**Given task**
Reproduce everything from the start of the records down to the line containing "4. Rect(416, 522, 483, 571): yellow", with both ends included, keeping each line unchanged.

**Information provided**
● ● ● ● ● ● ●

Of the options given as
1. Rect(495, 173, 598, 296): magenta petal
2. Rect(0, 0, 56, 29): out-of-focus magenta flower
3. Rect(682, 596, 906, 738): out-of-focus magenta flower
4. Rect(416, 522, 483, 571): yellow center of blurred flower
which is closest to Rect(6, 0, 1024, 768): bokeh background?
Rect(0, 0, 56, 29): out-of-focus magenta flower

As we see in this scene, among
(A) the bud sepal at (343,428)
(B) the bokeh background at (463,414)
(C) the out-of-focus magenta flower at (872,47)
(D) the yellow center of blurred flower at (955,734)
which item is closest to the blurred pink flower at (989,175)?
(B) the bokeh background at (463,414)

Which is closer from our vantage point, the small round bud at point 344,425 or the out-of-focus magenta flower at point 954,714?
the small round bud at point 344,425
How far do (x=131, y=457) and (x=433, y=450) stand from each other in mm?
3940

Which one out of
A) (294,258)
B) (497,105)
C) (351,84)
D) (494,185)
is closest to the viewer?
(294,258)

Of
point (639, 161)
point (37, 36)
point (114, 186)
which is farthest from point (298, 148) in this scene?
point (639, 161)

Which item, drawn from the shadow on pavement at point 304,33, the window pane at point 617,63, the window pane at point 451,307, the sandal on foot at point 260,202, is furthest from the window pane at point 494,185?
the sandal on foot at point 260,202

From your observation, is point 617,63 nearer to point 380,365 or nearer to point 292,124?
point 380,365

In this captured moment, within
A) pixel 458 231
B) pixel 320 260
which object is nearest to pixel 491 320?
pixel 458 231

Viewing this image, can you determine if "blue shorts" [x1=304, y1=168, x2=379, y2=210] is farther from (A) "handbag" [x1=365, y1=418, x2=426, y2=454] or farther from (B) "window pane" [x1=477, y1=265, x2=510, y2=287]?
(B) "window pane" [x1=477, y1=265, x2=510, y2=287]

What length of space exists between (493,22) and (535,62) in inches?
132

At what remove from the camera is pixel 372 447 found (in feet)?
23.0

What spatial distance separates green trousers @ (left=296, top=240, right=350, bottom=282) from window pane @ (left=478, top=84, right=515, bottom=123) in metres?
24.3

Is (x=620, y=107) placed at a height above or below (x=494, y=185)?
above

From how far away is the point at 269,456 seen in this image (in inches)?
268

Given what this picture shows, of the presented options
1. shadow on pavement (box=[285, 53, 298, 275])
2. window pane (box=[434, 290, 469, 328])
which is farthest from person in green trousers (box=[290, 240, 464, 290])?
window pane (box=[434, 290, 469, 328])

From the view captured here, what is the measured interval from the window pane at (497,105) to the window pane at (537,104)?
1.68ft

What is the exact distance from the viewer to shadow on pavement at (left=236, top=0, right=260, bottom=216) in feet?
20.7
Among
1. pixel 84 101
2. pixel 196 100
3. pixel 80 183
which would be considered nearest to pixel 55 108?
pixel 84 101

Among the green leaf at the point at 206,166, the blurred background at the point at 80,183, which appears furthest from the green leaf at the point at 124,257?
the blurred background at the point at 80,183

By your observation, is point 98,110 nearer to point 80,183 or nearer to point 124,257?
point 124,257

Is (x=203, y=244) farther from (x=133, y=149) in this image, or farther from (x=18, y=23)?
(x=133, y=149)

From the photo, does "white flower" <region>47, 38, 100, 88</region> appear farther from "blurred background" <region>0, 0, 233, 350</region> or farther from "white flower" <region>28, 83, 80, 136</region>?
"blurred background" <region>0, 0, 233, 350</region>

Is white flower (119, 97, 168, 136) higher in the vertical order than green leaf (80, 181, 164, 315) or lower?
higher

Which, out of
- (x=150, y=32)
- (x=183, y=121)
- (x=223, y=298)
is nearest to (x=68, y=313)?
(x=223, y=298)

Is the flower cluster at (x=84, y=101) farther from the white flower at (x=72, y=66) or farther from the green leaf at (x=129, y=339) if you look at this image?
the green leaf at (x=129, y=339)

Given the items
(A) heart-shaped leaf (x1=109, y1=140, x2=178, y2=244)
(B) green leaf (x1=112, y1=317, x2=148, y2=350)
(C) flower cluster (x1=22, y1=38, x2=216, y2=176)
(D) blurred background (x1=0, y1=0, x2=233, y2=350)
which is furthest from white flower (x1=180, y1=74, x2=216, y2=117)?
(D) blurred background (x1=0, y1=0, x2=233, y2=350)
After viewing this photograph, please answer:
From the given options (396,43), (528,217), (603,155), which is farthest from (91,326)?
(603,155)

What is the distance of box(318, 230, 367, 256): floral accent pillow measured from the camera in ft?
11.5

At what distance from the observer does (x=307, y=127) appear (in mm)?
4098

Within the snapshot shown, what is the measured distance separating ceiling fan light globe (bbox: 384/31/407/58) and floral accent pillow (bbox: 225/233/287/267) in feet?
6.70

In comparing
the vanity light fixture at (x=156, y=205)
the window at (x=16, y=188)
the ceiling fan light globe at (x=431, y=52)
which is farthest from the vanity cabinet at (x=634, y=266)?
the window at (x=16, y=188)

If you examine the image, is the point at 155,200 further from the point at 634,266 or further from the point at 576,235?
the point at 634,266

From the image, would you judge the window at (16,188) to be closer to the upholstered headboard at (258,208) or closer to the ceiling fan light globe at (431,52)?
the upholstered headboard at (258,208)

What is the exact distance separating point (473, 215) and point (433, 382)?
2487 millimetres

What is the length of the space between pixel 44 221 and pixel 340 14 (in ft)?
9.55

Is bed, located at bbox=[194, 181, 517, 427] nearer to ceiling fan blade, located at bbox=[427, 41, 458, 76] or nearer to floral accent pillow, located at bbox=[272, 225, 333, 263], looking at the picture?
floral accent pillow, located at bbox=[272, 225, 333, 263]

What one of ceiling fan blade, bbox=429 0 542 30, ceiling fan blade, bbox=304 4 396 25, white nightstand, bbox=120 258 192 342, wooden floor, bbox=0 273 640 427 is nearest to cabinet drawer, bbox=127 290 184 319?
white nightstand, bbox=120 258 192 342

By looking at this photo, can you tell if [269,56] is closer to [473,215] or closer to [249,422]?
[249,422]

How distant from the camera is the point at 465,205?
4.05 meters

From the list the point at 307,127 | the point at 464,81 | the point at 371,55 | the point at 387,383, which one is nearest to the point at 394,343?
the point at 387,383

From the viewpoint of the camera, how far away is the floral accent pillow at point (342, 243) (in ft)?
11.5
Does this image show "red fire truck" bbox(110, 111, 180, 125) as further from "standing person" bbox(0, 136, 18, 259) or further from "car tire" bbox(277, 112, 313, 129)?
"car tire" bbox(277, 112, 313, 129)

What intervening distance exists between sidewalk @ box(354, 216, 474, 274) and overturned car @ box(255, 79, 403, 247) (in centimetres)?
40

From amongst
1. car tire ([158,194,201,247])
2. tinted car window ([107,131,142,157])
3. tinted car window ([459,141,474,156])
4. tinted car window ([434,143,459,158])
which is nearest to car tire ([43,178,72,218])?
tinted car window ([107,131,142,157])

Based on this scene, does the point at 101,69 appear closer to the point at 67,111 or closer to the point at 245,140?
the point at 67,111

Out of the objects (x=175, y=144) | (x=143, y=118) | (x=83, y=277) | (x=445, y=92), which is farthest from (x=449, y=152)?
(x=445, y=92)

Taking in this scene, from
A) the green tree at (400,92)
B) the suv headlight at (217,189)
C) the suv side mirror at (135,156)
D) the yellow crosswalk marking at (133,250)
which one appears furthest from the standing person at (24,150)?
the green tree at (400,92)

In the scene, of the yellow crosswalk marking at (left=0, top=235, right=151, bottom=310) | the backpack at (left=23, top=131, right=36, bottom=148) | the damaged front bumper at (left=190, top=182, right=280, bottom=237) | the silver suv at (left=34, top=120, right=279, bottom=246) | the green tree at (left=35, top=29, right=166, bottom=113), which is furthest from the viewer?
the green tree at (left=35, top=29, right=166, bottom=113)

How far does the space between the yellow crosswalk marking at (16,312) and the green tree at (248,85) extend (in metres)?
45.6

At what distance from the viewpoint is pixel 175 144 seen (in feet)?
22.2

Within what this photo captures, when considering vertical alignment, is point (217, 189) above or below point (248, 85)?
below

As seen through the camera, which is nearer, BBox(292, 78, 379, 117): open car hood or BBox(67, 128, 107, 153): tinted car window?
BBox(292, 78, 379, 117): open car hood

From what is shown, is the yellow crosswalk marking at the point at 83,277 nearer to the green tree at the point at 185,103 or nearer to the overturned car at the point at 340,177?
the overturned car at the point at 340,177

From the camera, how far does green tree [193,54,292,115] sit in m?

● ● ● ● ● ● ●

**Result of this exercise**
Of the options given as
1. Rect(495, 173, 598, 296): magenta petal
2. Rect(0, 0, 56, 29): out-of-focus magenta flower
3. Rect(682, 596, 906, 738): out-of-focus magenta flower
4. Rect(416, 522, 483, 571): yellow center of blurred flower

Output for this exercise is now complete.